-A Journey Of Acceptance
We were born and joined by blood, but we chose to be joined by love-unknown
Over the next few years my brother and I continued to grow closer. We talked more, and he visited more often. I even got to attend his High School graduation in his hometown. Although we stayed in constant contact, he still felt really far away. So, after discussing it with Mr. Ex, I invited Eric to come live with us. Now at this time, I was 25 and my boys were 5 and 3. We had a 2-bedroom section-eight apartment, Mr. Ex was the only one working, I was attending school fulltime for my A.A.S and we were receiving food stamps. Nope, none of that stopped me from opening my doors. Prior to that, Mr. Ex and I had opened our doors 8 times before that to various family members on both sides of our family. We were able to pull together for them so of course we could pull together for him.
My boys were super excited to have him there. To them, it was like having a 23-year-old kid to play with. He would pick my oldest up from kindergarten and on the way home while showing him cool tricks and flips that he could do. Eventually he had the boys thinking he was Spiderman because he could flip off a tree. Eric is also a really great dancer so, he would have the boys bobbing around the living room thinking they could dance like him.
Eric got along beautifully with Mr. Ex. Since they both are pretty laid back and easy-going guys, I never worried about them fighting. Eric also got a chance to meet my closest friends (at that time) and build relationships with his cousins on our Dad’s side. Most importantly, Eric and I got closer than ever before. We spent so many days having long conversations and nights staying up late just talking you know, just doing what siblings do. We talked about everything. With all that talking you know it was bound to come up. The unspoken words about our mothers.
At 25 years of age, yes, I still considered his mother Glenn, the enemy (I hadn’t reached the point of full understanding just yet). Since Eric moved in, it was kind of hard to ignore her. She would tell Eric to tell us hello (still my enemy), send gifts for Christmas (still my enemy) and even asked to come visit Eric; To which I replied, “Sure, when I’m not home.” (STILL MY ENEMY!). It was pretty obvious that I didn’t care for Glenn and I never tried to hide it. However, out of love for my brother, I was never disrespectful or rude (at least not to his face, okay except for that one time when I was 15). So, during one of our longs talks it finally came up. I’m surprised it didn’t happen sooner but, when it did happen, I thought I could handle it.
I don’t quite remember how it came up but, once the conversation started, I just assumed that Eric would concede to the fact that his mother was wrong. Nope, that was not how he felt or what he said. Different households, different mothers, different stories. According to him, his mother was the innocent party and she had to move out of town due to harassment. The icing on the cake was when he said our father loved his mother more than my mother and Spring. Instant attack mode was triggered. So, imagine for a moment, if you will, me turning into a red version of the Incredible Hulk. Yeah, it was something like that when I exploded.
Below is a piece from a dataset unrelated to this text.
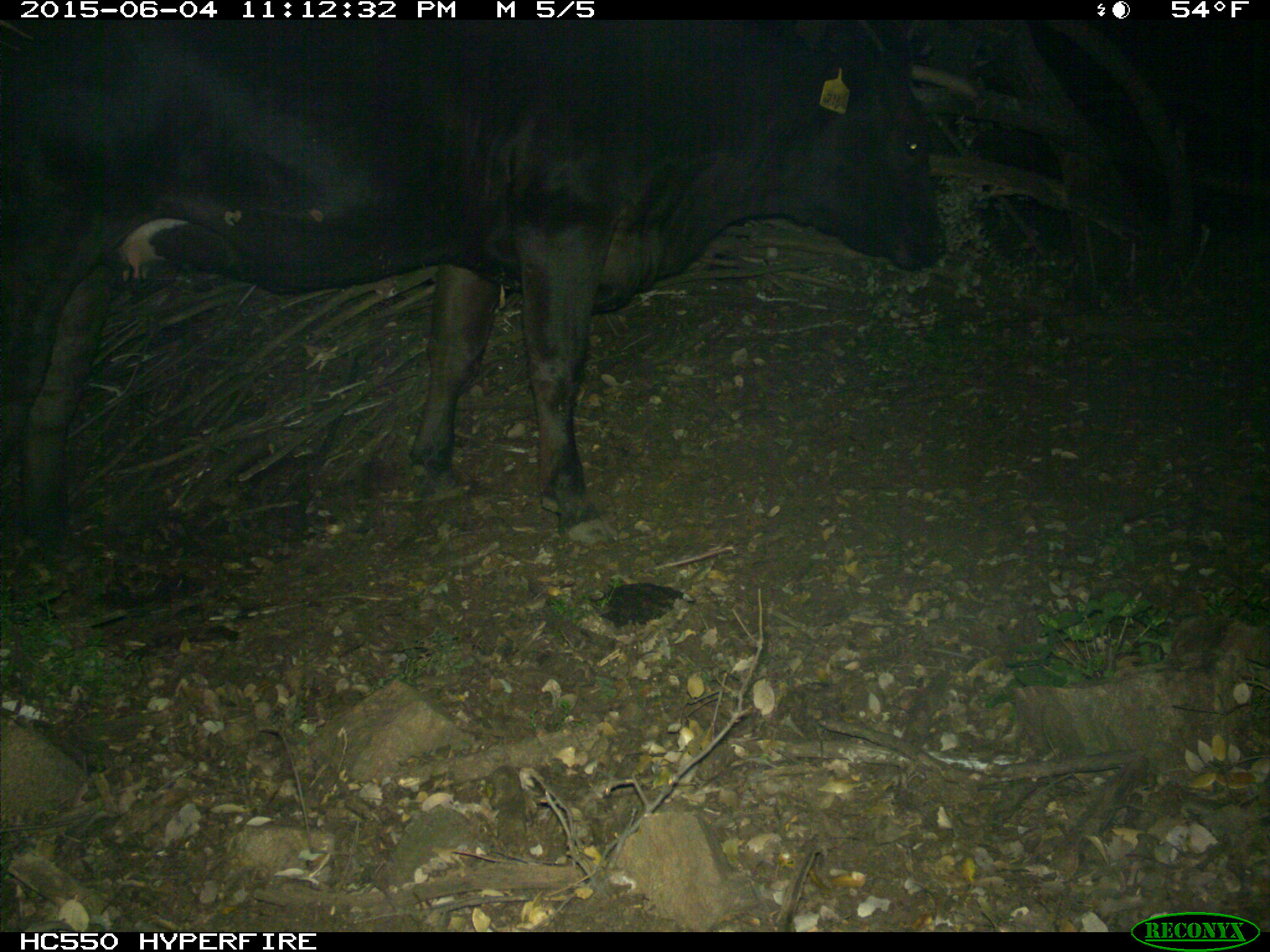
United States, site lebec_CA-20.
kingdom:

I was enraged and all I could see was red.
“Lies! All Lies! Nope that’s not what happened at all!” I argued. How dare he sit in my face and slander my mother. My mother was the WIFE and she lost her LIFE behind my Dad and Glenn’s foolery. It was obvious to me that my mother and what she went through was left out of Glenn’s story so, I felt the need to enlighten him. I told her story and all that I knew about Glenn’s role in it including the harassing phone calls. I even told him about the day she committed suicide. Then I went in for the kill, I told Eric that Dad never loved his mother that is why she was the only one he never married.
Yep that was cold and mean just like I meant for it to be but, instantly I regretted what I said. He was not my enemy. I didn’t want to hurt him but, I also didn’t want to hear Glenn’s side. I didn’t want to acknowledge, accept or understand. In that moment, I felt that whatever negative impact that this situation had on his mother’s life was well deserved. After all, it was nothing compared to what my sister and I had endured. Praying for a mother to come save me that could never come. Images of what it would be like to have her in my life keeping me up at night. Waking up every day to the reality that she was no more. So what Glenn had to move out of town and raise her first child all alone! So what Eric didn’t have his Dad around, hell, join the club, all of his kids felt that way! At least she got to raise her child and he was only down 1 parent while I was down 2. It wasn’t fair!
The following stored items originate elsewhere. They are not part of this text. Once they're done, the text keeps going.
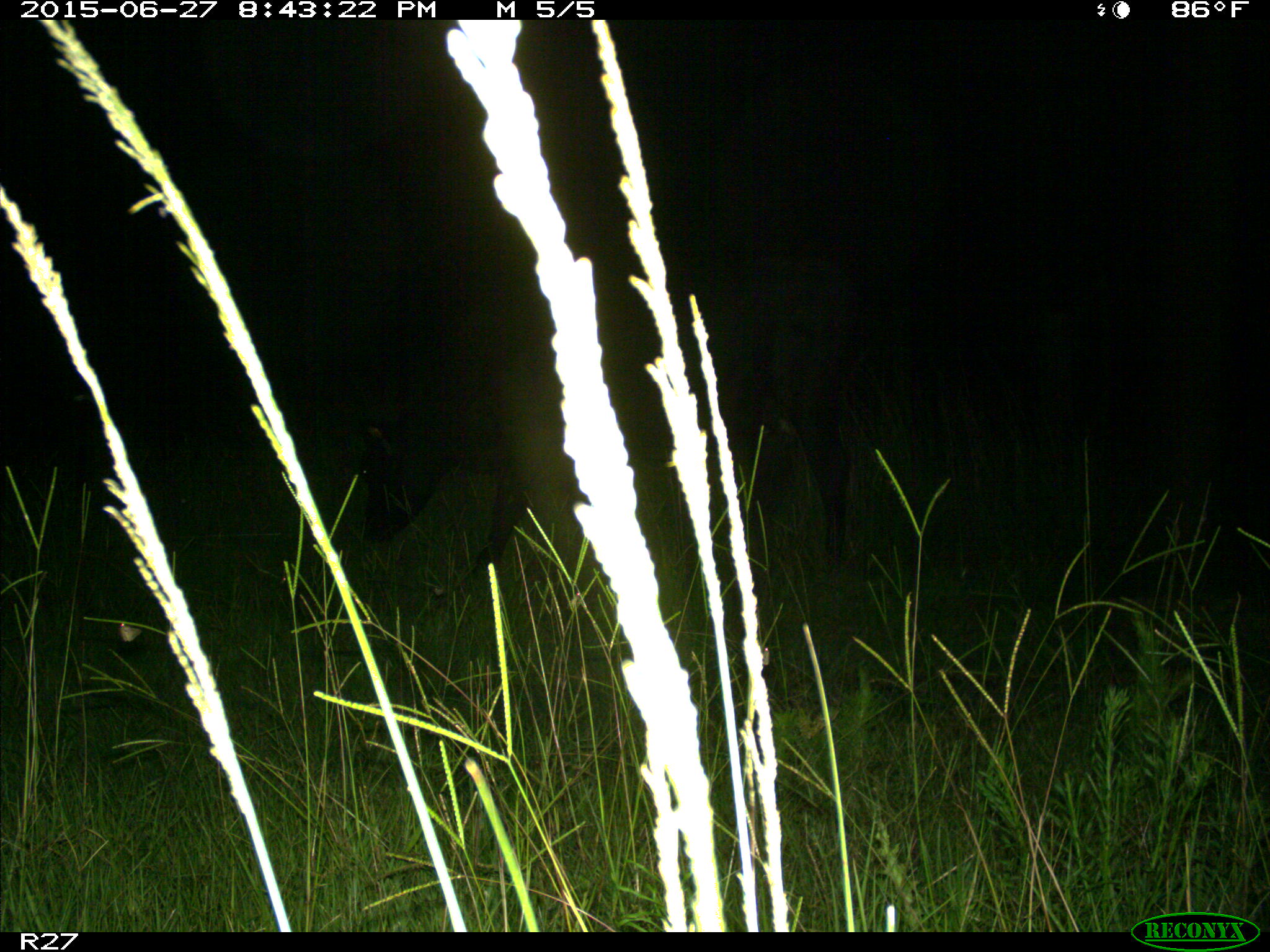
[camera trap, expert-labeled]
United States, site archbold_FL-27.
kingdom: Animalia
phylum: Chordata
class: Mammalia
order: Artiodactyla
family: Bovidae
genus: Bos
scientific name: Bos taurus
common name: domestic cow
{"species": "Bos taurus (domestic cow)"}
Now instead of just me being hurt, he was too but, that was not what I wanted. I just wanted to protect and defend my mother’s honor as she was the only one that could not tell her side. So, as her daughter, I felt as though I had to. I had to fight those battles on her behalf. I had to give her a voice. In that moment we had to make a choice. To agree to disagree and remain respectful of each other or defend our parent and deny our sibling bond.
Years later Eric still comes to town and show the boys some dance moves. He was there for me through my divorce. From time to time, we even still have those long conversations. See because no one left with hurt feelings that day. We said what we said and left it right there in that moment. After all, that’s what siblings do.